The strongest case for the best-of-breed solutions is richer functionality. Some areas of business intelligence are becoming commoditized, which reduces this argument, but it still exists. This is especially true of planning and other content rich CPM applications.

Best-of-breed vendors are more likely to provide timely updates of customer-specific features. Specialized systems may be technologically advanced since it takes longer for companies to re-write a whole suite of applications. But the best Web interfaces come from larger companies, and smaller vendors have difficulty providing highly scalable solutions, either in terms of quantities of data or in terms of the number of users.

It is difficult to find a single vendor that meets all the needs of the enterprise. This reduces the number of choices a company has when it is selecting a strategic partner.

Just because a suite is good in one area, it does not mean it is good in another area. In fact it is quite common for vendors to have functional “sweet spots” with their tools while other BI application areas might be rather cumbersome. Choosing a single vendor to fulfill all company requirements runs the risk of having second rate software in certain areas.

Administration and Maintenance

Suites can reduce the complexity of maintenance, as they usually have centralized administration tools and fewer internal interfaces.

  • IT requirements are reduced when a single vendor is used because there are fewer servers to maintain. Each application has its own specific overhead.
  • Upgrading to new versions of the software is easier if there are fewer products involved. Upgrading is always an expensive and difficult process, and one that can be risky. Many software vendors recommend several upgrades per year. By keeping the number of different products level, companies can reduce the costs incurred by upgrades.
  • Collaboration between separate departments is easier if the same software is being used.
  • If all employees are using the same software, it is easier to define a single point of truth and to avoid multiple definitions and calculations of the key performance indicators.
  • Most vendors who offer wide-ranging products have gotten so big by buying other companies that their software is not very well unified.

However, it is worth noting that all of these arguments apply to situations when more than one application or more than one tool is being used. For smaller scale solutions, best-of-breed products tend to be easier to administer, and in many cases the business users can maintain their own installations. The problems arise when large numbers of such solutions are in use in the same company.


The following table gives an overview of the advantages and disadvantages of each approach.


Company standard


More precise feature selection

Low price, but lack of transparency. More leverage for the customer


Tends to be more expensive, and support a smaller community

Knowledge tends to be more widespread, and can be reused in other projects

Administration & maintenance

Simpler, and often more accessible to end-users

Better suited for enterprise-wide applications


The best available, but usually missing some application types

Wide-ranging, but often missing key features in particular areas

Figure 1: Comparing standard software with best-of-breed

There is no general recommendation as to whether to use a best-of breed solution. The final decision will depend on the customer’s size, culture and management style. Decentralized organizations or organizations that often change their structures will find it difficult to maintain a single vendor over a longer period. In stable highly centralized organizations, suites are easier to maintain.

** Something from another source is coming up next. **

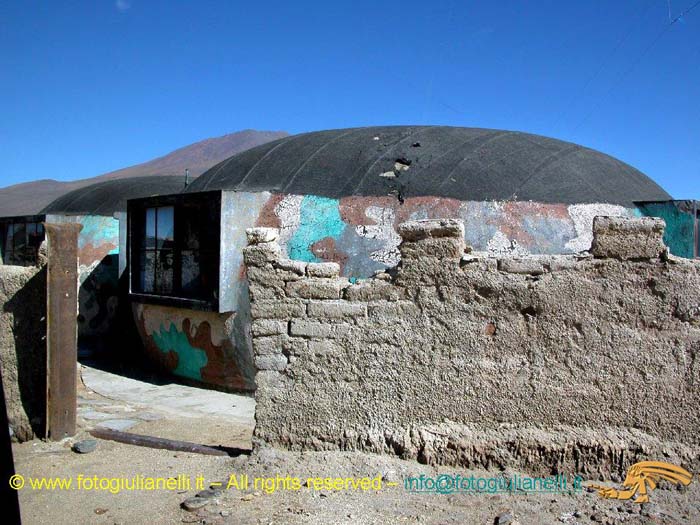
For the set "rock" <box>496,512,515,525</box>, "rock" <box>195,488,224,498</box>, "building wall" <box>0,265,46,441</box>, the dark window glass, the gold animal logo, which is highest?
the dark window glass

The current market situation for larger customers is that many are beginning to adopt an integrated systems strategy and are filling in the gaps with best-of-breed systems. But the systems they are buying are often the cobbled-together suites that were created in the wave of takeovers that peaked around 2007 and has continued to affect the market. In fact, there are very few options on the market today for truly unified suites so, at least to some extent, best-of-breed specialists are to be found in nearly every company.